Scarlet slowed as she approached the single white marble headstone just a few yards before her. Unlike the other headstones in the cemetery, this one hadn’t tarnished yet. She was relieved to find it in such good condition because she hadn’t seen it since before the holidays. The truth was, Scarlet was one of those nonvisitors until recently. Until she’d spent the entire fall raising money for this headstone for Charlotte.
It was even more beautiful than when she’d ordered it, she thought, bending slightly to run her hand across the engraving of Charlotte’s name and legend. She stood upright again, eye-to-eye with the sculpted portrait she’d commissioned to sit atop the stone. It was an ethereal image of Charlotte that Scarlet had designed—eyes gazing thoughtfully, lips smiling slightly, long hair flowing.
It was only fitting, she thought, that Charlotte be memorialized in this way. Pictures in the school lobby and yearbook, classroom tributes by ghost-hunter-obsessed teachers were not permanent enough to commemorate Charlotte, Scarlet remembered thinking at the time. It was the least she could do, since Charlotte never really had a proper funeral, given her whole family—or lack thereof—situation.

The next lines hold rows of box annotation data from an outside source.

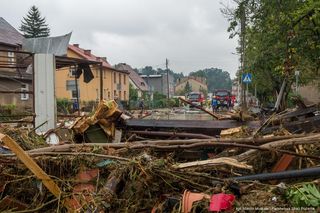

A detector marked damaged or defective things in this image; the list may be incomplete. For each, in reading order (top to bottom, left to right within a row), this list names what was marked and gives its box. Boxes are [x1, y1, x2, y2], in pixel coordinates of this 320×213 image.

damaged roof [0, 17, 23, 46]
damaged roof [115, 62, 149, 90]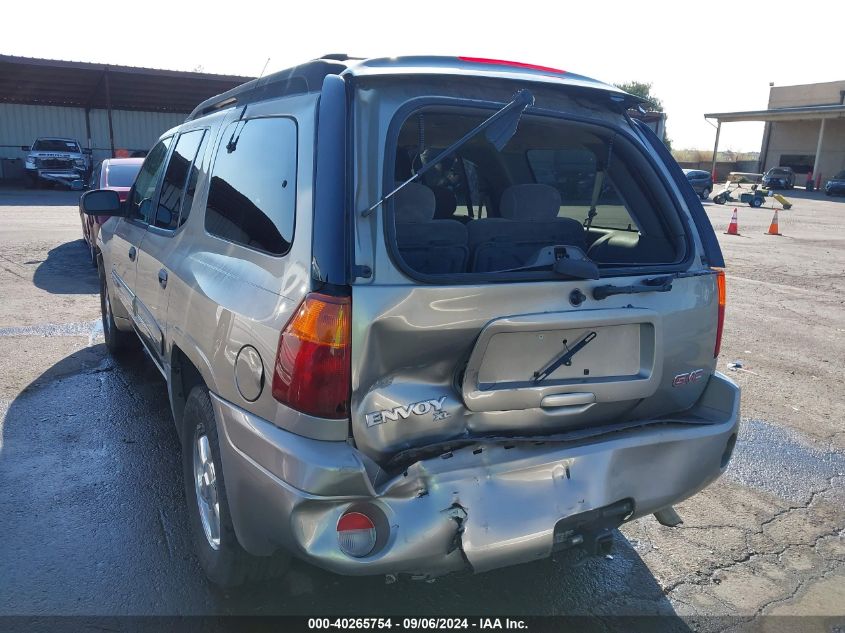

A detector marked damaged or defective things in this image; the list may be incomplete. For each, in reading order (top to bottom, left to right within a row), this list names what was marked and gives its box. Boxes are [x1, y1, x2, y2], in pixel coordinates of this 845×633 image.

broken tail light [270, 292, 350, 420]
damaged gmc envoy xl [81, 55, 740, 588]
rear bumper damage [213, 372, 740, 576]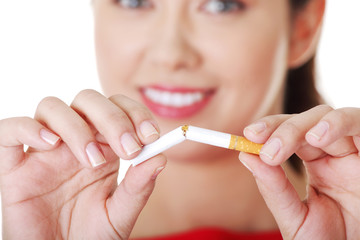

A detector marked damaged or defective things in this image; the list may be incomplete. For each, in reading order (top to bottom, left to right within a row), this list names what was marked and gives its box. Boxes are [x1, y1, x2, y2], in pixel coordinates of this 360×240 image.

broken cigarette [128, 124, 262, 166]
torn cigarette end [229, 135, 262, 154]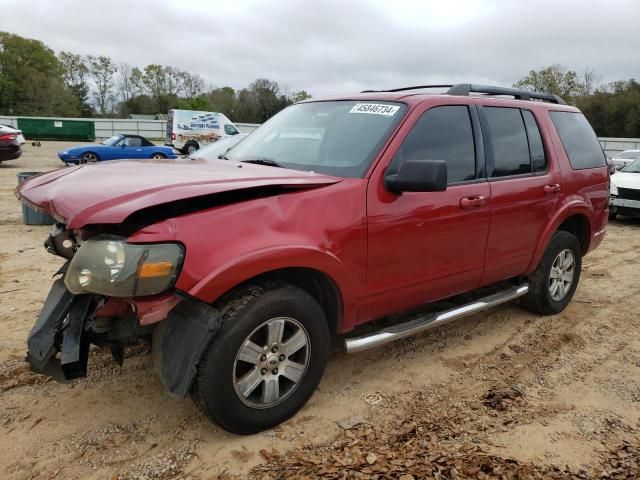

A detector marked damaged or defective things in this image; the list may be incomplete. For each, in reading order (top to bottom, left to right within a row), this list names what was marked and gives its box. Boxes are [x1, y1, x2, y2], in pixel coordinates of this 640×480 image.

crumpled front hood [17, 157, 342, 226]
crumpled front hood [608, 171, 640, 189]
broken headlight [63, 237, 184, 296]
damaged red suv [16, 85, 608, 436]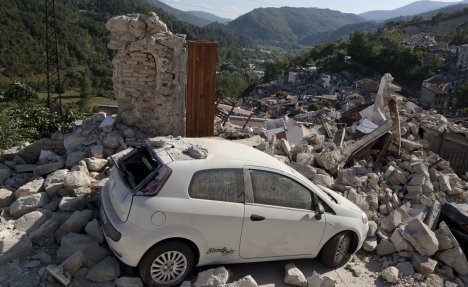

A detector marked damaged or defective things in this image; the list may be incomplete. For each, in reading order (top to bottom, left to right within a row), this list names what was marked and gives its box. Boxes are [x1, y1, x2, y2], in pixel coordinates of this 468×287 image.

crushed white car [99, 138, 370, 286]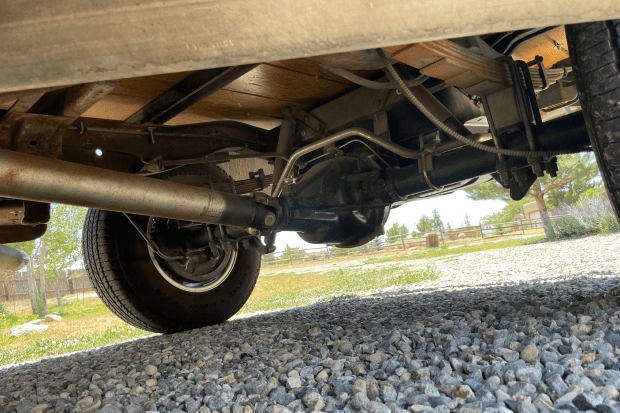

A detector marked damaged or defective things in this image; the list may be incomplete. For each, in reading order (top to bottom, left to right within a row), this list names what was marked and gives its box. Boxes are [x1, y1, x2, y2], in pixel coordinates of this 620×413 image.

rusty metal surface [2, 0, 616, 94]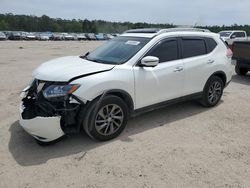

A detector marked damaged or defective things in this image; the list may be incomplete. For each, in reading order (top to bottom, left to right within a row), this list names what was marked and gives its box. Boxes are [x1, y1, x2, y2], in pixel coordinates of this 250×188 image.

damaged front end [19, 79, 83, 142]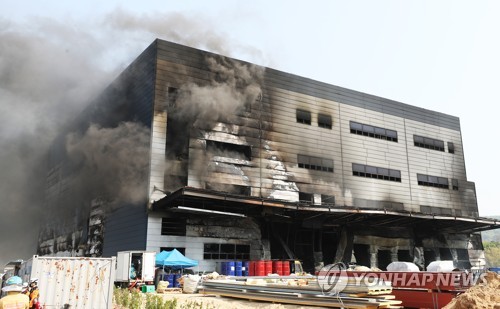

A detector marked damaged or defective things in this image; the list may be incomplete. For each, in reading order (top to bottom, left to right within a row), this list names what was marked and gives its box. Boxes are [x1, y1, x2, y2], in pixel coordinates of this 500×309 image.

burnt window frame [294, 107, 310, 123]
burnt window frame [318, 113, 334, 129]
burnt window frame [348, 120, 398, 142]
burnt window frame [414, 134, 446, 151]
burned building [39, 39, 500, 272]
burnt window frame [298, 153, 334, 172]
burnt window frame [352, 162, 402, 182]
burnt window frame [418, 172, 450, 189]
burnt window frame [161, 217, 187, 236]
burnt window frame [202, 242, 250, 258]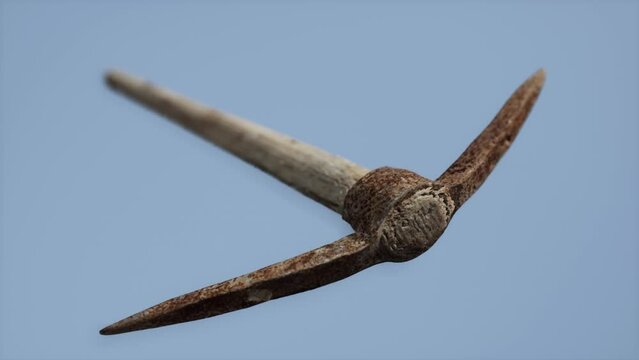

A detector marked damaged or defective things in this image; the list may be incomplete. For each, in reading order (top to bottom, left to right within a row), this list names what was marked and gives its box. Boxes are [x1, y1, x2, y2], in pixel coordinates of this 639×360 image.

corroded metal surface [100, 69, 544, 334]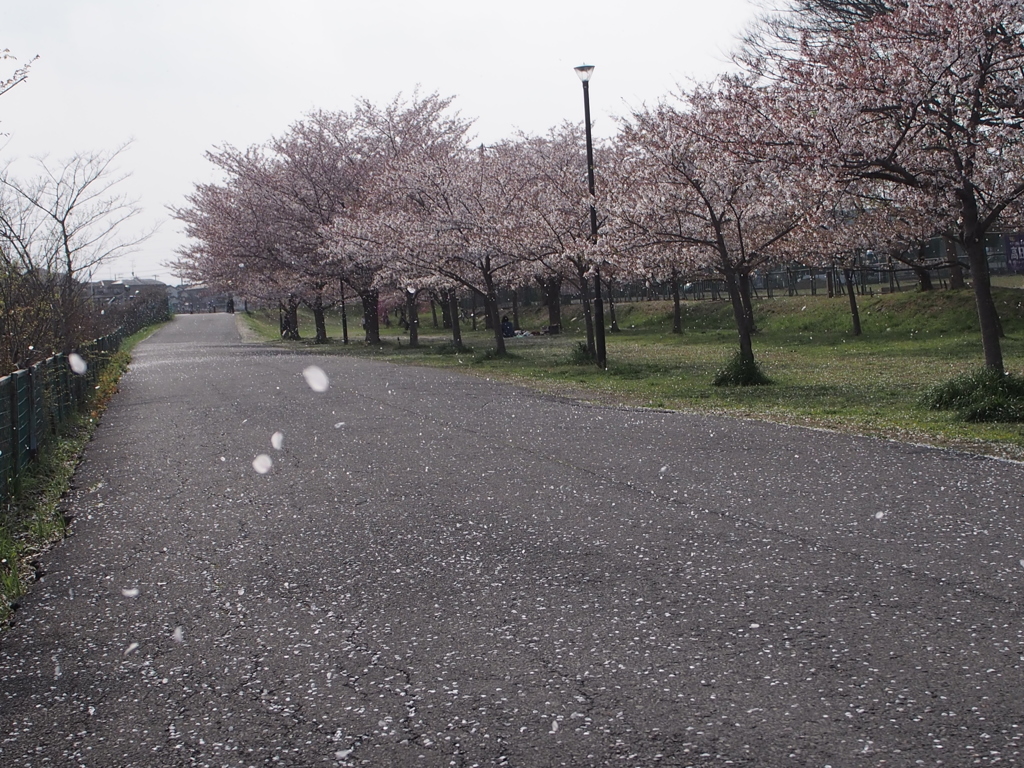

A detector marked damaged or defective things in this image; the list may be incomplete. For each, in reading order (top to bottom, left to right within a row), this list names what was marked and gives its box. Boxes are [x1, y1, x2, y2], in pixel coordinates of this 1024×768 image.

Damen was so proud of Scarlet for doing it, and she even drummed up a lot of unexpected support from the student body, comprised mostly of students who wouldn’t have known Charlotte if they’d tripped over her. Even Petula made a small personal donation, which was very unlike her, but much appreciated, given her massive popularity. The Wendys, her sister’s two-faced toadies, were the last to contribute, and they made a single donation in both their names, which was both obnoxious and fitting. Scarlet figured they were afraid of being haunted and ponied up as a sort of investment in their shared peace of mind.
Scarlet concentrated on the carving for a long while, trying to determine how much it actually resembled Charlotte. She ran her hand gently and deliberately along the chiseled curves of Charlotte’s cheek, her brow, her nose, her lips—features she literally knew like the back of her own hand. She wondered what Charlotte would think of the tribute.
Charlotte’s life really had been short, and she was going to miss all the changes that, for better or worse, are a part of growing up and growing old. It occurred to Scarlet for the first time since she’d visited Charlotte on the afterlife intern campus that this might be the only place she’d ever see Charlotte again.
It seemed as good a place as any to leave Charlotte, well, mail, Scarlet thought, pulling a damp, sealed white no. 10 envelope from her bag. A stamp seemed unnecessary. She was pretty sure that Charlotte was one place the post office wouldn’t deliver. Instead, she put it in a plastic bag and tied the bag tightly to one of the thorny rose stems. Good enough.
She raised the heart-shaped arrangement, framing Charlotte lovingly in the center of it, gently draped the wreath around her swanlike neck, and stepped back to admire the beauty of both. Scarlet bent down, as if to pray, but instead pressed her hand down, leaving her handprint in the moist soil.
“I hope you’re okay,” she whispered sincerely, then got up and plodded away.